Adult ; Documentation* / methods ; Documentation* / standards ; Electronic Health Records* ; Emergency Service, Hospital* / organization & administration ; Female ; Humans ; Language ; Large Language Models ; Male ; Middle Aged ; Patient Discharge* ; Prospective Studies ; Republic of Korea
Abstract
Importance: Emergency department (ED) discharge documentation is time-consuming and often incomplete.
Objective: To develop a large language model (LLM) assistant that generates ED discharge notes and to evaluate its effectiveness on documentation quality and workflow efficiency.
Design, setting, and participants: This comparative effectiveness study, which was conducted at a 2400-bed tertiary care hospital in South Korea, consisted of 2 primary phases: a development phase and sequential validation of the LLM assistant. In the randomized sequential prospective validation, 6 emergency physicians first wrote discharge notes manually (session 1), then edited LLM-generated drafts after a 1-hour washout period (session 2). Three independent physicians evaluated 300 note sets (each containing a manual note, an LLM draft, and an LLM-assisted note). For model development and validation, patient records from ED visits between September 1, 2022, and August 31, 2023, were used. The inclusion criteria encompassed adult patients (aged ≥17 years) and pediatric patients with nondisease conditions (eg, trauma, poisoning, or burns). Emergency physicians selected 592 representative cases for training and 50 for validation.
Exposure: A commercially available text generation transformer model was used as a core LLM, fine-tuned using the 592 training cases. Two distinct processing pipelines were implemented within the LLM assistant due to different input data: (1) for patients managed solely by emergency physicians, using the ED initial record and prescription list, and (2) for those requiring specialty consultations, using the ED initial record and consultation request form.

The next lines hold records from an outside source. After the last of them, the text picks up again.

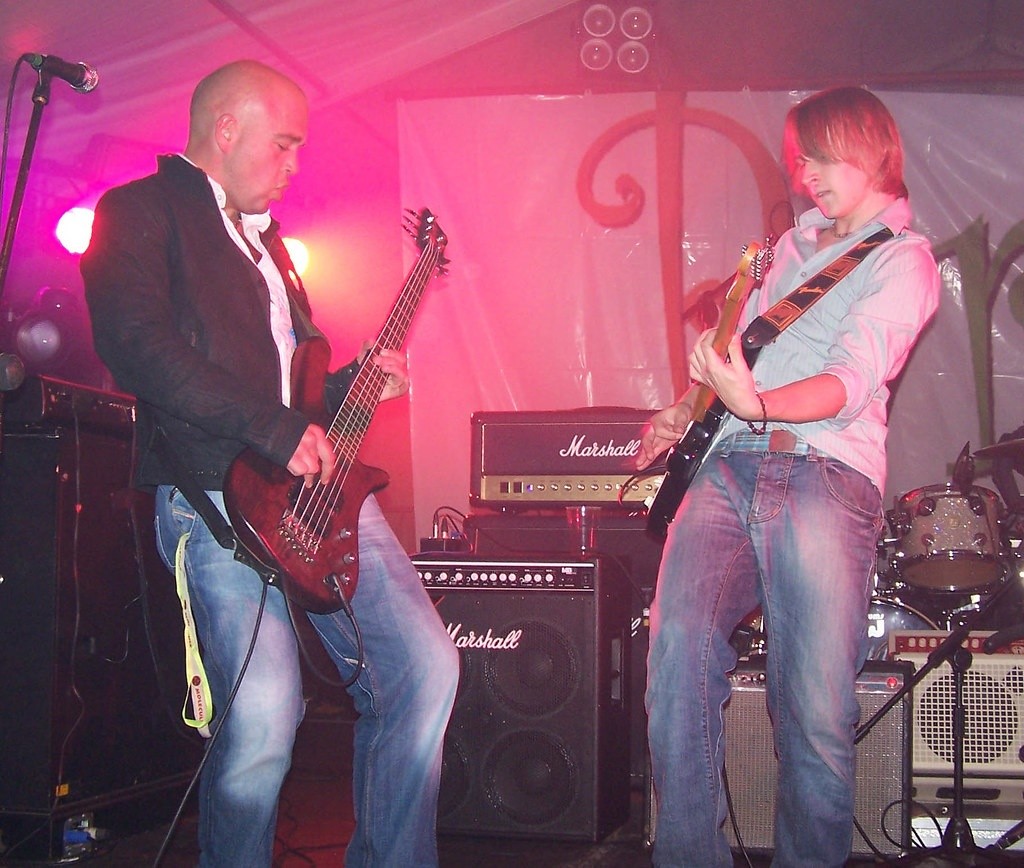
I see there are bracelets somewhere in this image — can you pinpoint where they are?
[747,395,767,435]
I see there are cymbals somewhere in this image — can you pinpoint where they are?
[972,436,1024,458]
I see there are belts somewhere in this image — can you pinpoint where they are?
[712,429,831,459]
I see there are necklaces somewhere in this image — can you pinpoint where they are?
[833,226,851,238]
[235,213,242,227]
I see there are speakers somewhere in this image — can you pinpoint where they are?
[641,658,914,864]
[461,514,667,610]
[410,551,629,842]
[886,628,1024,779]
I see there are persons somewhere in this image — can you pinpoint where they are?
[81,61,459,868]
[636,88,943,868]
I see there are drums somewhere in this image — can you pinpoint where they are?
[889,483,1011,597]
[856,596,942,672]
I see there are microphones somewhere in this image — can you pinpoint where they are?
[22,52,99,92]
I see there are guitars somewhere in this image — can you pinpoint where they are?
[220,204,451,617]
[643,234,774,539]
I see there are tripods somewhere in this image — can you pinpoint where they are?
[854,568,1024,868]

Main outcomes and measures: Quality of notes using 4C metrics (completeness, correctness, conciseness, and clinical utility) on a Likert scale ranging from 1 to 5 and time taken to complete the notes manually and with the LLM assistant.
Results: Of the 50 test cases, the mean (SD) patient age was 57.7 (23.1) years, and 28 patients (56%) were female. LLM-assisted notes achieved higher scores than manual notes in completeness (4.23 [95% CI, 4.17-4.28] vs 4.03 [95% CI, 3.96-4.09]), correctness (4.38 [95% CI, 4.33-4.42] vs 4.20 [95% CI, 4.14-4.26]), conciseness (4.23 [95% CI, 4.18-4.28] vs 4.11 [95% CI, 4.05-4.17]), and clinical utility (4.17 [95% CI, 4.11-4.23] vs 3.85 [95% CI, 3.78-3.91]) (all P < .001). When compared with LLM drafts, LLM-assisted notes excelled in conciseness (4.23 vs 3.98 [95% CI, 3.91-4.04]; P < .001) and maintained equivalent clinical utility (4.17 vs 4.16 [95% CI, 4.11-4.21]; P > .99), but scored lower in completeness (4.23 vs 4.34 [95% CI, 4.29-4.39]; P = .001) and correctness (4.38 vs 4.45 [95% CI, 4.41-4.49]; P < .001). The median documentation time per note dropped from 69.5 (95% CI, 65.5-78.0) seconds for manual notes to 32.0 (95% CI, 29.5-36.0) seconds for LLM-assisted notes (P < .001).
Conclusion: In this comparative effectiveness study, use of an on-site LLM assistant was associated with reduced writing time for ED discharge notes compared with manual note-taking, without compromising documentation quality, representing a critical advancement in the use of artificial intelligence for clinical practice.